Instructions for the task> Each record is to be transcribed exactly.

Data to process>
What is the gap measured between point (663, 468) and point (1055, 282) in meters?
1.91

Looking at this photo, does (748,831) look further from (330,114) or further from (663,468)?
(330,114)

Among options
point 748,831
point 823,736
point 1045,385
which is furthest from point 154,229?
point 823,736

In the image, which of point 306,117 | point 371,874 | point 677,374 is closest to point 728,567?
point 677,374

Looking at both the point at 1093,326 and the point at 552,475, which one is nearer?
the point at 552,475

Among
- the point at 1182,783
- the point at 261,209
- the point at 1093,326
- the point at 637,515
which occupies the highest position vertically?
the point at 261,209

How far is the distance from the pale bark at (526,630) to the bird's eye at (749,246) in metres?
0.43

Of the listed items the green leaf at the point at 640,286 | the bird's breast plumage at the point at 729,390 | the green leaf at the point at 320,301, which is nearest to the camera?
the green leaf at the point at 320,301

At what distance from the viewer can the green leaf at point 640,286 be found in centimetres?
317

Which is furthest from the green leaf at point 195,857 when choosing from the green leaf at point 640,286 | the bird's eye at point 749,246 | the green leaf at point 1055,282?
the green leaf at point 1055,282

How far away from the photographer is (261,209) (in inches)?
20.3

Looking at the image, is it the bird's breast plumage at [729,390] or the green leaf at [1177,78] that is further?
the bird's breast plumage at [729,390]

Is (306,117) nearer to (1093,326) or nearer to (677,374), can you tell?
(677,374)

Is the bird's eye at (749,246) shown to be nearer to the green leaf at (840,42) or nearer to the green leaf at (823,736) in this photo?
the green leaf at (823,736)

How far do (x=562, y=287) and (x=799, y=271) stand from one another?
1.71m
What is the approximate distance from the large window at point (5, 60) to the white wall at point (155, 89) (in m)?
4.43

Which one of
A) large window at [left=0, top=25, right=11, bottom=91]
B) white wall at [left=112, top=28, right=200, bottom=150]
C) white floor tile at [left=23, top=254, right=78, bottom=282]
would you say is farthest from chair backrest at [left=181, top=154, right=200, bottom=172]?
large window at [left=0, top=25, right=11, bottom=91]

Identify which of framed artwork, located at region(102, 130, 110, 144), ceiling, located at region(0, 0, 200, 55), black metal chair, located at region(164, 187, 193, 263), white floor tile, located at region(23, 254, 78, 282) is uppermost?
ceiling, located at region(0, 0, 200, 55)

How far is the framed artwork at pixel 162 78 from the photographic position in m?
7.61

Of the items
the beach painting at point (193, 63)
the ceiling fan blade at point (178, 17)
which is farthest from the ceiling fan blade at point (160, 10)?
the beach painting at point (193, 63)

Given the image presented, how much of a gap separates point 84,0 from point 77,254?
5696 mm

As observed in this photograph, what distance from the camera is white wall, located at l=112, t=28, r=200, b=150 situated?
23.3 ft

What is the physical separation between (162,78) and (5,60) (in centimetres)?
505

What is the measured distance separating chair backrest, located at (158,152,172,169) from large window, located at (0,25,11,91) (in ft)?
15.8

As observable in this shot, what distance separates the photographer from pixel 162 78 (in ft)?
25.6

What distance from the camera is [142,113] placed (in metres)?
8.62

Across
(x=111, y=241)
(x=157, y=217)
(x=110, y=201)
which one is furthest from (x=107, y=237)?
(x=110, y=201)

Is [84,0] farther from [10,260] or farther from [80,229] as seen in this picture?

Exercise solution>
What is the gap measured between point (663, 468) and point (1055, 282) in meters?
1.91

Looking at this photo, does (748,831) look further from (330,114) or further from (663,468)?
(330,114)

Among options
point 748,831
point 823,736
point 1045,385
which is furthest from point 154,229?
point 823,736

In the image, which of point 306,117 | point 371,874 | point 677,374 is closest to point 728,567?
point 677,374

Looking at both the point at 1093,326 and the point at 552,475, which one is nearer?
the point at 552,475

Among
- the point at 1182,783
- the point at 261,209
- the point at 1093,326
- the point at 637,515
which occupies the highest position vertically?
the point at 261,209

How far is the distance from the pale bark at (526,630) to the bird's eye at (749,246) in metres?
0.43

Of the listed items the green leaf at the point at 640,286 | the bird's breast plumage at the point at 729,390 | the green leaf at the point at 320,301, which is nearest to the camera?
the green leaf at the point at 320,301

At what distance from the viewer can the green leaf at point 640,286 be found in centimetres?
317

Which is furthest from the green leaf at point 195,857 when choosing from the green leaf at point 640,286 | the bird's eye at point 749,246 | the green leaf at point 1055,282?
the green leaf at point 1055,282

How far away from the photographer is (261,209) (in inches)?
20.3

Looking at the image, is it the bird's breast plumage at [729,390] or the green leaf at [1177,78] that is further?
the bird's breast plumage at [729,390]

Is (306,117) nearer to (1093,326) or nearer to (677,374), can you tell?
(677,374)

Is the bird's eye at (749,246) shown to be nearer to the green leaf at (840,42) or nearer to the green leaf at (823,736) in this photo?
the green leaf at (823,736)

How far do (x=562, y=287) and (x=799, y=271) stand from one another?
1.71m
What is the approximate distance from the large window at point (5, 60) to the white wall at point (155, 89) (in m)?
4.43

Which one of
A) large window at [left=0, top=25, right=11, bottom=91]
B) white wall at [left=112, top=28, right=200, bottom=150]
C) white floor tile at [left=23, top=254, right=78, bottom=282]
would you say is farthest from chair backrest at [left=181, top=154, right=200, bottom=172]?
large window at [left=0, top=25, right=11, bottom=91]

Identify which of framed artwork, located at region(102, 130, 110, 144), ceiling, located at region(0, 0, 200, 55), black metal chair, located at region(164, 187, 193, 263), white floor tile, located at region(23, 254, 78, 282) is uppermost?
ceiling, located at region(0, 0, 200, 55)

How far is the framed artwork at pixel 162 78 from the photographic position in m?
7.61

Of the items
the beach painting at point (193, 63)
the ceiling fan blade at point (178, 17)
which is farthest from the ceiling fan blade at point (160, 10)?
the beach painting at point (193, 63)

Given the image presented, how much of a gap separates point 84,0 from point 77,254?
5696 mm

As observed in this photograph, what distance from the camera is white wall, located at l=112, t=28, r=200, b=150 situated?
23.3 ft

What is the physical separation between (162,78) and (5,60) (in centimetres)?
505

What is the measured distance separating chair backrest, located at (158,152,172,169) from large window, located at (0,25,11,91) (in ft)?
15.8

As observable in this shot, what distance separates the photographer from pixel 162 78 (in ft)?
25.6

What distance from the camera is [142,113] placed (in metres)?
8.62

Across
(x=111, y=241)
(x=157, y=217)
(x=110, y=201)
which one is furthest from (x=107, y=237)?
(x=110, y=201)

Is [84,0] farther from [10,260] or farther from [80,229] as seen in this picture?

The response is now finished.